Population Pharmacokinetics of Amikacin Administered Once Daily in Patients with Different Renal Functions

Abstract

The aim of this work was to evaluate the pharmacokinetics of amikacin in Mexican patients with different renal functions receiving once-daily dosing regimens and the influence of clinical and demographical covariates that may influence the optimization of this antibiotic. A prospective study was performed in a total of 63 patients with at least one determination of amikacin plasma concentration. Population pharmacokinetic (PK) parameters were estimated by nonlinear mixed-effects modeling; validations were performed for dosing recommendation purposes based on PK/pharmacodynamic simulations. The concentration-versus-time data were best described by a one-compartment open model with proportional interindividual variability associated with amikacin clearance (CL) and volume of distribution (V); residual error followed a homoscedastic trend. Creatinine clearance (CL_CR) and ideal body weight (IBW) demonstrated significant influence on amikacin CL and V, respectively. The final model [CL (liters/h) = 7.1 × (CL_CR/130)^0.84 and V (liters) = 20.3 × (IBW/68)^2.9] showed a mean prediction error of 0.11 mg/liter (95% confidence interval, -3.34, 3.55) in the validation performed in a different group of patients with similar characteristics. There is a wide variability in amikacin PK parameters in Mexican patients. This leads to inadequate dosing regimens, especially in patients with augmented renal clearance (CL_CR of >130 ml/min). Optimization based on the final population PK model in Mexican patients may be useful, since reliability and clinical applicability have been demonstrated in this study.
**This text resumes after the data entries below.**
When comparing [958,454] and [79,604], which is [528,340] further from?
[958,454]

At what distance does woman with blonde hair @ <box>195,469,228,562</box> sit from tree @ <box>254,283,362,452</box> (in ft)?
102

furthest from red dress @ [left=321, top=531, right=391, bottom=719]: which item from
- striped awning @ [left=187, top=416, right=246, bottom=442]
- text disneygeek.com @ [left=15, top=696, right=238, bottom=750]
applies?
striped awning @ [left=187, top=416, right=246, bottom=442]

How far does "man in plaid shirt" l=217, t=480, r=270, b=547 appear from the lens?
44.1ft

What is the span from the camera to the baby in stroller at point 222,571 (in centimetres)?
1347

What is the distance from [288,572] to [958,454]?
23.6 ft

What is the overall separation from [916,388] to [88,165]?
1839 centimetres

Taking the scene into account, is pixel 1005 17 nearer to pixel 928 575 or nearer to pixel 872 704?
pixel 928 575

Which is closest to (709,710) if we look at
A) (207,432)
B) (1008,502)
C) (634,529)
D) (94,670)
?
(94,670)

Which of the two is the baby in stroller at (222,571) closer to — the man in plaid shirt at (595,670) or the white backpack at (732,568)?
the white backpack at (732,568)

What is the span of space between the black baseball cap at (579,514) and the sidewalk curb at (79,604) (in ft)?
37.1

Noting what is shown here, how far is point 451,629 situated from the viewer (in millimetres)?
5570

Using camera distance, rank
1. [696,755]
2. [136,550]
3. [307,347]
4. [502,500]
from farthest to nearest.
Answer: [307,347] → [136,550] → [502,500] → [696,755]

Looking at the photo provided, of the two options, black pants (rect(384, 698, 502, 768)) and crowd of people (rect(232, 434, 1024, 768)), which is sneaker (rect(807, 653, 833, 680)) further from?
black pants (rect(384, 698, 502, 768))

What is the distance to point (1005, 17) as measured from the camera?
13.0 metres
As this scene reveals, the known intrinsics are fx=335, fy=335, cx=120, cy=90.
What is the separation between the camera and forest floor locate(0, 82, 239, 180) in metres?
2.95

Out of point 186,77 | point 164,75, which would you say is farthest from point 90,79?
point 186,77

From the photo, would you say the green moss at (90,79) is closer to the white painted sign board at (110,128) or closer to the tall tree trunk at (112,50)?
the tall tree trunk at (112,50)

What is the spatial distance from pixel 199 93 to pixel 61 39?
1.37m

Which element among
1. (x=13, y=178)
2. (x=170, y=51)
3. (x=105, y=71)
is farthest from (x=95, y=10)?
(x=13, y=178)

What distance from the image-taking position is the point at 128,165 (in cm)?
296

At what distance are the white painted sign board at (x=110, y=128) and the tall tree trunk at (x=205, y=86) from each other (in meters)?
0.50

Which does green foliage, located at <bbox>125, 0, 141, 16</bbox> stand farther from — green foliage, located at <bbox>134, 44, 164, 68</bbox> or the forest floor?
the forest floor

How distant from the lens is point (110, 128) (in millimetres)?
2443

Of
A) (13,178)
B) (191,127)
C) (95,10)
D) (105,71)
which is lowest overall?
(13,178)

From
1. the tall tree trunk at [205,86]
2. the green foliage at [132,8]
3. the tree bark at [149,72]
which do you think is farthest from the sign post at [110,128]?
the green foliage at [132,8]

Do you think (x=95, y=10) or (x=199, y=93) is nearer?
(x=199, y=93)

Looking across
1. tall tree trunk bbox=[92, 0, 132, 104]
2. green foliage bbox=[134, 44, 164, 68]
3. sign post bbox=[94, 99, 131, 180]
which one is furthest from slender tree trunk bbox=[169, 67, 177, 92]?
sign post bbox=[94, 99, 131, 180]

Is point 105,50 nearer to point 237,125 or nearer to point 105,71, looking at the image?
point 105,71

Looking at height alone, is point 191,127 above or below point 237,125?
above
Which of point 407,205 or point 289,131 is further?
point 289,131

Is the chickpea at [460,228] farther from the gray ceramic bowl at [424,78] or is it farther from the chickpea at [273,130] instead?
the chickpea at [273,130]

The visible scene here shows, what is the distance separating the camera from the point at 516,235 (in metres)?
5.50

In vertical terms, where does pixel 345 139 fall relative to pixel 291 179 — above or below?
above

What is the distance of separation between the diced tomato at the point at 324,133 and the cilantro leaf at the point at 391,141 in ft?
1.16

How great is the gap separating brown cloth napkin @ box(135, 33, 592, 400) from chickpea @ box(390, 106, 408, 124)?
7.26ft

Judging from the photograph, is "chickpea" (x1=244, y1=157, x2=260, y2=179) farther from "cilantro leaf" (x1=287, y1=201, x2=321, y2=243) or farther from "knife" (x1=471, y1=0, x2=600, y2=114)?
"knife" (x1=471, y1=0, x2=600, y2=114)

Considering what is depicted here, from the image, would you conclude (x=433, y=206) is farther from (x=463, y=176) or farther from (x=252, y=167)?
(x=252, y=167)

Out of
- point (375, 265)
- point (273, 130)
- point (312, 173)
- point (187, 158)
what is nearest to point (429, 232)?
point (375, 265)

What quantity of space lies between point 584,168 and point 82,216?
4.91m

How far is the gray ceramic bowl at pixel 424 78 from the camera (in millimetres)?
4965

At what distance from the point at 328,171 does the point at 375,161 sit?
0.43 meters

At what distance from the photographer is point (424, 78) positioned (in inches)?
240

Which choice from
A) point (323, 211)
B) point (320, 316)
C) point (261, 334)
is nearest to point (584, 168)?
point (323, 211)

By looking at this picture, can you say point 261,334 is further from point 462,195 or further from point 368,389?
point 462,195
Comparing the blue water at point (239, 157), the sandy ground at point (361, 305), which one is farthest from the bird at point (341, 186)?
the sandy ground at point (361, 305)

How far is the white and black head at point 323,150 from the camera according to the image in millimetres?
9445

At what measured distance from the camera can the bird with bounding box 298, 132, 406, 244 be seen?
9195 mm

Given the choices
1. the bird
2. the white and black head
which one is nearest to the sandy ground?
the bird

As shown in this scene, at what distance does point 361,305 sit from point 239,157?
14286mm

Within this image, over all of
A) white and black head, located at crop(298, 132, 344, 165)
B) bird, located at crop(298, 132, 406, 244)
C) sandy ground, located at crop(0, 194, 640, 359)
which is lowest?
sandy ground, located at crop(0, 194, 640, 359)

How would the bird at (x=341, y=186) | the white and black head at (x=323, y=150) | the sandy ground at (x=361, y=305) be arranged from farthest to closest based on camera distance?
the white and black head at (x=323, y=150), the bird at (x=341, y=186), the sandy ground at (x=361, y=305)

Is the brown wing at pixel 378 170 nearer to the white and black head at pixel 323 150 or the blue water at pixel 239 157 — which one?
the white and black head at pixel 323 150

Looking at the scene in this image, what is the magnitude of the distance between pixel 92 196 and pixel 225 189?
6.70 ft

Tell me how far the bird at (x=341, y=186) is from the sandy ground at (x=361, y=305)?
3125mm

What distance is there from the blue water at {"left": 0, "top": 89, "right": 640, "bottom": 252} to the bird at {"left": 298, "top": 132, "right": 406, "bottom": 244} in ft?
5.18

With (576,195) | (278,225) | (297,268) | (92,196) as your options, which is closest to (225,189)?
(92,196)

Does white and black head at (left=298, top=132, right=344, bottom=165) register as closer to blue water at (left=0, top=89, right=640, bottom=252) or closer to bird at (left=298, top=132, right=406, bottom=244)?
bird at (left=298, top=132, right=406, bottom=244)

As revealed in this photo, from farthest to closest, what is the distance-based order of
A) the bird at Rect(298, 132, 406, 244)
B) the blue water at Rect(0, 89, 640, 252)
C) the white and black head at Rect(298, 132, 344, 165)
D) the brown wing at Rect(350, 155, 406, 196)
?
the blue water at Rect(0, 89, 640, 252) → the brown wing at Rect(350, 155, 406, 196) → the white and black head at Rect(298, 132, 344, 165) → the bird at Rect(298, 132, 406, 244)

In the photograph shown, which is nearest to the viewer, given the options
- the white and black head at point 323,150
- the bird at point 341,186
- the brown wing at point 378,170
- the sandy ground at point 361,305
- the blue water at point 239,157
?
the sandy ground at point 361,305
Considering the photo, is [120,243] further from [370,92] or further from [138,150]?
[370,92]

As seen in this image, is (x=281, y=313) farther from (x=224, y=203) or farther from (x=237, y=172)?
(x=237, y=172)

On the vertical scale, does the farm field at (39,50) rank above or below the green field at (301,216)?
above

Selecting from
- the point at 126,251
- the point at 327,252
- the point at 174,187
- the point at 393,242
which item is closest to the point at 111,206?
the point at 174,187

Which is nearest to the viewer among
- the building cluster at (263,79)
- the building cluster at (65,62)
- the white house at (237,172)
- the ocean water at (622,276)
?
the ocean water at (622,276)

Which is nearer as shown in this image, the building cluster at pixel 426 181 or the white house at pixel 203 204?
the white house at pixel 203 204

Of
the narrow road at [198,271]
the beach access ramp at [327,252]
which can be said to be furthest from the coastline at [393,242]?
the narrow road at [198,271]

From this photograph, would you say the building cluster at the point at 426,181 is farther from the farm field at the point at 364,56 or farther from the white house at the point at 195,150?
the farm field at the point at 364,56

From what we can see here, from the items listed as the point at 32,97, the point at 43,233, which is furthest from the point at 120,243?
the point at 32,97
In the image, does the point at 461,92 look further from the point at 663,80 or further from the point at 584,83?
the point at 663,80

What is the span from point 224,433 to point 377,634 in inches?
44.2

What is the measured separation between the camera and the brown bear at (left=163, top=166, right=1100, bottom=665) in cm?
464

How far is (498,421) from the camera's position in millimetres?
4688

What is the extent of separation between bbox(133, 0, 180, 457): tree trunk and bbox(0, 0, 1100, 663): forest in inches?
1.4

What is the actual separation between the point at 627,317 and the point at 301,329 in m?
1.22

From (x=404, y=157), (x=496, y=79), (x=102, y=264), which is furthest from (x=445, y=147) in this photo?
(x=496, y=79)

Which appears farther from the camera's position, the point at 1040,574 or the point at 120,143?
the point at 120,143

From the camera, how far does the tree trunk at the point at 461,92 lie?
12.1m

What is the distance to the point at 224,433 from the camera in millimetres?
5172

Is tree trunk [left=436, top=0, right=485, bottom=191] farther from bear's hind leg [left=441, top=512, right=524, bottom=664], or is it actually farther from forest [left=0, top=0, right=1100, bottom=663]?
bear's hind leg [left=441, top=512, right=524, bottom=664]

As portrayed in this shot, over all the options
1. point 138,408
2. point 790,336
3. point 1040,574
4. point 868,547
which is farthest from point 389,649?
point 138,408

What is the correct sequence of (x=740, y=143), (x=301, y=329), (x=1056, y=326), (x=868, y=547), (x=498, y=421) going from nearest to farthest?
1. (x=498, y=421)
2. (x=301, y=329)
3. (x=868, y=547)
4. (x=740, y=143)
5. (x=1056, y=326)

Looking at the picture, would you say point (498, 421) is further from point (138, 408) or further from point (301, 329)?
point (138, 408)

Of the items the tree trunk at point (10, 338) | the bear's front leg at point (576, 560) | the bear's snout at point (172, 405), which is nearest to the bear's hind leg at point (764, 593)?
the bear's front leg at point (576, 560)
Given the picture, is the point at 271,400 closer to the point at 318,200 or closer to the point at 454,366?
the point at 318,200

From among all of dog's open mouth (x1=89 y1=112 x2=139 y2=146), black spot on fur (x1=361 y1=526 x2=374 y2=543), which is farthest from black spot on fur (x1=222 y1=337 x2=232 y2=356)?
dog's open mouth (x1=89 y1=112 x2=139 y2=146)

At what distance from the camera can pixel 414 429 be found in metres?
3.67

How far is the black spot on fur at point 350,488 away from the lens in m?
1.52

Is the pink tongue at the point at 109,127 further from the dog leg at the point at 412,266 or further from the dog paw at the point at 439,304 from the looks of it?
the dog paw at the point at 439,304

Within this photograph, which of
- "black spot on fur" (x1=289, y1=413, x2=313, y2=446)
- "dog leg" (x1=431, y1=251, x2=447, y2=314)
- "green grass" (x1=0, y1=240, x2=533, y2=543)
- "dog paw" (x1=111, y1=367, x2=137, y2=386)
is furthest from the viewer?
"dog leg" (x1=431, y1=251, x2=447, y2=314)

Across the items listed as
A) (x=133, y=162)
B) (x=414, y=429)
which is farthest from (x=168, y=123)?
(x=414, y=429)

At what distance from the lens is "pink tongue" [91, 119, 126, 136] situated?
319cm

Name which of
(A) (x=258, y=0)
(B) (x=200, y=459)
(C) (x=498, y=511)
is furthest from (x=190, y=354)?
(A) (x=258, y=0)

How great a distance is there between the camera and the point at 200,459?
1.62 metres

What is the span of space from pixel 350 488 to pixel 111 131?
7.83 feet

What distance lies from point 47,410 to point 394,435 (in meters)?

Keywords: PK/PD modeling; amikacin; augmented renal clearance; population pharmacokinetics.

FIG 1

Scatterplots of goodness of fit of population and individual predicted versus observed amikacin concentrations (including the identity line) for the final one-compartment open model for critically ill patients receiving amikacin administered once daily by intermittent intravenous infusion (n = 50).

FIG 2

Visual predictive check for amikacin plasma concentration-time profiles. Solid lines represent the median (red) and the 95th and 5th percentiles (blue) of the observations, which are overlapped by the 90% confidence intervals for the median (red area) and the 95th and 5th percentiles (blue areas) of the simulated profiles (n = 1,000).

FIG 3

Amikacin dose suggested for critically ill patients based on final population pharmacokinetic model and bacterial MIC (n = 1,000 PK/PD simulations).